Analects 15.24 is often cited as the “Reverse Golden Rule” and it’s easy to see why:

子貢問曰:“有一言而可以終身行之者乎?”子曰:“其恕乎!己所不欲,勿施於人。”
Zigong asked: “Is there a single teaching that can be practiced to the end of one’s life?” Confucius replied: “It is reciprocity! What you don’t desire for yourself, do not desire for others.”

The Golden Rule, “do unto others as you would have them do unto you,” is found in the Gospels, in Matthew 7:9-12 and Luke 6:27-31. In the latter context, the “rule” follows a discussion of how one ought to treat one’s enemies, while in the former, it is more general.

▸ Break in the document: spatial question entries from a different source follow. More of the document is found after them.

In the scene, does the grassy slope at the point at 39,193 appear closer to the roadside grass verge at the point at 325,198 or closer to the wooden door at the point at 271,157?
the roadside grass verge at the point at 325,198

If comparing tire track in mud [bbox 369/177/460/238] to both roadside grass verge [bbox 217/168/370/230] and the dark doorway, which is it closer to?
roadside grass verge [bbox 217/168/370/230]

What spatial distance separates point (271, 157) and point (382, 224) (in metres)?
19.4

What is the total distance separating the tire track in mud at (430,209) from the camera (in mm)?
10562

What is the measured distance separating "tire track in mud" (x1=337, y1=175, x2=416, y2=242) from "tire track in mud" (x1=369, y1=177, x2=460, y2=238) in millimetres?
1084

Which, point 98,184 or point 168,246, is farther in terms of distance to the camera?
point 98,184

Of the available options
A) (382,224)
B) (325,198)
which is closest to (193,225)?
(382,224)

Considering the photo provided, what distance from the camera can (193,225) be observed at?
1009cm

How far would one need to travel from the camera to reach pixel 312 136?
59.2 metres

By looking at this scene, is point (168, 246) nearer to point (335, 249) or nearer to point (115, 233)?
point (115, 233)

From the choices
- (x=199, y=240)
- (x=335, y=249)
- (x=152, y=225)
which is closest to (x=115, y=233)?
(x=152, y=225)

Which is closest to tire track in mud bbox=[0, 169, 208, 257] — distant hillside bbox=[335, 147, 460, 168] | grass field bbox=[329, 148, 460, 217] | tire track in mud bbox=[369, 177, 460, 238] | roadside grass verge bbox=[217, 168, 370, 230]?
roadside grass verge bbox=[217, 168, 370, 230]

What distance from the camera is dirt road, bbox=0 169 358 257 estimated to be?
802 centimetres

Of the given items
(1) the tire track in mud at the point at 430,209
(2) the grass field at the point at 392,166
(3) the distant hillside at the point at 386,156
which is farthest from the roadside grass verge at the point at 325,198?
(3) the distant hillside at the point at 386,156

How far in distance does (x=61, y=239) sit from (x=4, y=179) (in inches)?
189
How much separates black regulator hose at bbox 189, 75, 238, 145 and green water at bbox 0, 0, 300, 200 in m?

15.24 is interesting because it raises the question of just what status this “rule”–or better yet, “teaching” (for 言)–has among the many sorts of teachings found in the Analects. In some important ways, it rubs against the idea that for early Confucianism moral virtuosity is somehow incapable of codification, or somewhat stronger, incapable of adequate articulation. Is this a rule? a principle? an articulation of the Confucian dao by the author(s) of this passage? If not any of those, then what? Those who favor a virtue-emphasis reading of the Analects tend to focus on the term for reciprocity, shu 恕, and treat it as a virtue term, though the explanation in terms of the “rule” seems added to present something like a definitional equivalence. (Here, I’m thinking of Van Norden’s discussion in “Unweaving the ‘One Thread’ of Analects 4:15”)

In 5.12, Zigong and Confucius have an exchange that is slightly different, on which Zigong comes off looking a bit too confident in himself:

子貢曰:“我不欲人之加諸我也,吾亦欲無加諸人。”子曰:“賜也,非爾所及也。”
Zigong said: “What I do not desire people to do to me, I also desire for it not to be done toward people.” Confucius said, “Zigong my dear, it is not you who has gotten that far.”

The phrasing, 一言, in 15.24 seems to indicate that there is something important, something on the order of a single principle, for which Zigong is asking. I wonder if there other, similarly explicit principles to be found in the Analects, if indeed 15.24 provides an explicit principle.